En 1994, sobrevivió a un alud de nieve en el Cerro Tronador, en el que murieron tres personas; entre ellas, su mejor amigo; luego de ese episodio, junto a otros colegas, logró posicionar internacionalmente la formación de su oficio
SAN CARLOS DE BARILOCHE.– Era apenas un chico cuando eligió la montaña. Ramiro Calvo tenía seis años cuando sus padres decidieron alejarse de Buenos Aires y cambiar de aire. Llegaron a esta ciudad en 1980. Los campamentos en verano y el esquí en invierno serían, a partir de ese momento, los grandes maestros para Ramiro.
Unos años después de su llegada, cuando estaba terminando la primaria, se inscribió en la escuela de montaña del Club Andino Bariloche (CAB) y allí hizo su iniciación en la escalada en roca y en hielo. Con sus amigos de aventuras, además de disfrutar de sus primeras ascensiones, empezó a hacer esquí de travesía, una disciplina con mucha tradición en esta ciudad. “Año a año fui haciendo cada vez más cosas, conociendo más y me metí de lleno con el montañismo”, rememora Calvo.
Ramiro Calvo
Nació en la ciudad de Buenos Aires
48 años
¿Por qué se destaca?
Reconocido guía de alta montaña y logró que su profesión tuviera nivel mundial. Durante su gestión como presidente de la Asociación Argentina de Guías de Montaña, se fundó el Instituto Superior Argentino de Guías de Montaña, que certifica a los alumnos con títulos de validez internacional. Como socorrista, dedicó más de 10 años a la Comisión de Auxilio del Club Andino Bariloche.
Hoy tiene 48 años y es uno de los guías de alta montaña más experimentados y respetados de su generación. Se define como un inquieto y su camino lo prueba: concretó decenas de expediciones en la Patagonia Sur, Perú, Brasil, los Alpes y el Himalaya, estuvo más de 10 años en la Comisión de Auxilio del CAB, presidió la Asociación Argentina de Guías de Montaña (AAGM) y fue uno de los que motorizó el ingreso de esa institución a la Unión Internacional de Asociaciones de Guías de Montaña (UIAGM). Y hace tres años participó en la fundación del Instituto Superior Argentino de Guías de Montaña (Isagm), el único establecimiento de América del Sur que certifica a sus egresados con títulos de validez internacional que les permiten trabajar en diferentes cordilleras del mundo.
Si bien la nueva impronta que la AAGM tomó en 2005 –a 20 años de su fundación– y la creación del instituto fueron posibles gracias al empuje y el trabajo de muchas personas, lo cierto es que Calvo se involucró de manera decisiva en todo el proceso. Y los motivos fueron muy personales.

Datos mostrados
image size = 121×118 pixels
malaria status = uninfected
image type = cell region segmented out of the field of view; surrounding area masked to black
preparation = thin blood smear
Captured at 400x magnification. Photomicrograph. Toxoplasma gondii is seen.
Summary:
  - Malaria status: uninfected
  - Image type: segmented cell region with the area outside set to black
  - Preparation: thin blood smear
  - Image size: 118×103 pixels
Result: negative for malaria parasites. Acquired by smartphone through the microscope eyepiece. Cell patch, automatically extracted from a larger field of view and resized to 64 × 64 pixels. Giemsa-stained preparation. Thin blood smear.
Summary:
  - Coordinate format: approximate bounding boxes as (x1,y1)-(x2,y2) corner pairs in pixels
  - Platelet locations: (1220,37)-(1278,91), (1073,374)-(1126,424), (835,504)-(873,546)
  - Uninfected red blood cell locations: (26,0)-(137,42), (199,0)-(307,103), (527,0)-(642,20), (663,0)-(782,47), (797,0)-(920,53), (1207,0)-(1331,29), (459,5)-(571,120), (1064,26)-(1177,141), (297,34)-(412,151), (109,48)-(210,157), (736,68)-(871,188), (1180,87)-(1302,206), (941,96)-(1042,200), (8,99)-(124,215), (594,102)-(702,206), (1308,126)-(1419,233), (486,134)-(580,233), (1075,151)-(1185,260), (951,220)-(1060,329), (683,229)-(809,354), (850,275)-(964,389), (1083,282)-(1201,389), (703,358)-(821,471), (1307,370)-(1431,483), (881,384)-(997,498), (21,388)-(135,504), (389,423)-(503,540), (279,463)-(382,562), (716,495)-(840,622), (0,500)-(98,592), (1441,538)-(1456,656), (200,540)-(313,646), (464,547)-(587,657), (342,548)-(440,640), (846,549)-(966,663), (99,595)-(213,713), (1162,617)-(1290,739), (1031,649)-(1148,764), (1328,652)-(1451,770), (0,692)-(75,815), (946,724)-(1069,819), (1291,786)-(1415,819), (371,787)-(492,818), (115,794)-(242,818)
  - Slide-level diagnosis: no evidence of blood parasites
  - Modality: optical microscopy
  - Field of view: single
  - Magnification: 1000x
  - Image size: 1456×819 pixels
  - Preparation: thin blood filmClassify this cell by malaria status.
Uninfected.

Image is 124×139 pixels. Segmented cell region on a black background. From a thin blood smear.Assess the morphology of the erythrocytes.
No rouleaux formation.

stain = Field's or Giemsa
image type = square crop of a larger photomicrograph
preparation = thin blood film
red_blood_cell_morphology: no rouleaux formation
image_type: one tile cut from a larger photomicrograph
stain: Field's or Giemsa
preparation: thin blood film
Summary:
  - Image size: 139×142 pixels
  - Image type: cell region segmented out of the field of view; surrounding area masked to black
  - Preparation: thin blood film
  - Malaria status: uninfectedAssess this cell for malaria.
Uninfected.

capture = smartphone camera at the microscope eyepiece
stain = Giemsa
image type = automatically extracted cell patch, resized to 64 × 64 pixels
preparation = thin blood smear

Consigna 1
¿Cómo resumirías el texto en dos oraciones?
Consigna 2
¿Podrías reescribir el texto desde "En 1994, sobrevivió" hasta "maestros para Ramiro.", ambos incluidos, cambiando "chico" por "niño"?

Respuesta correcta 1
Ramiro Calvo llegó a Bariloche con seis años en 1980, se inició en la escalada en la escuela de montaña del Club Andino Bariloche y hoy, con 48 años, es uno de los guías de alta montaña más experimentados y respetados de su generación. En 1994 sobrevivió a un alud en el Cerro Tronador en el que murió su mejor amigo, y luego, junto a otros colegas, logró posicionar internacionalmente la formación de su oficio, en particular al participar en la fundación del Instituto Superior Argentino de Guías de Montaña, que certifica a sus egresados con títulos de validez internacional.

Respuesta correcta 2
En 1994, sobrevivió a un alud de nieve en el Cerro Tronador, en el que murieron tres personas; entre ellas, su mejor amigo; luego de ese episodio, junto a otros colegas, logró posicionar internacionalmente la formación de su oficio
SAN CARLOS DE BARILOCHE.– Era apenas un niño cuando eligió la montaña. Ramiro Calvo tenía seis años cuando sus padres decidieron alejarse de Buenos Aires y cambiar de aire. Llegaron a esta ciudad en 1980. Los campamentos en verano y el esquí en invierno serían, a partir de ese momento, los grandes maestros para Ramiro.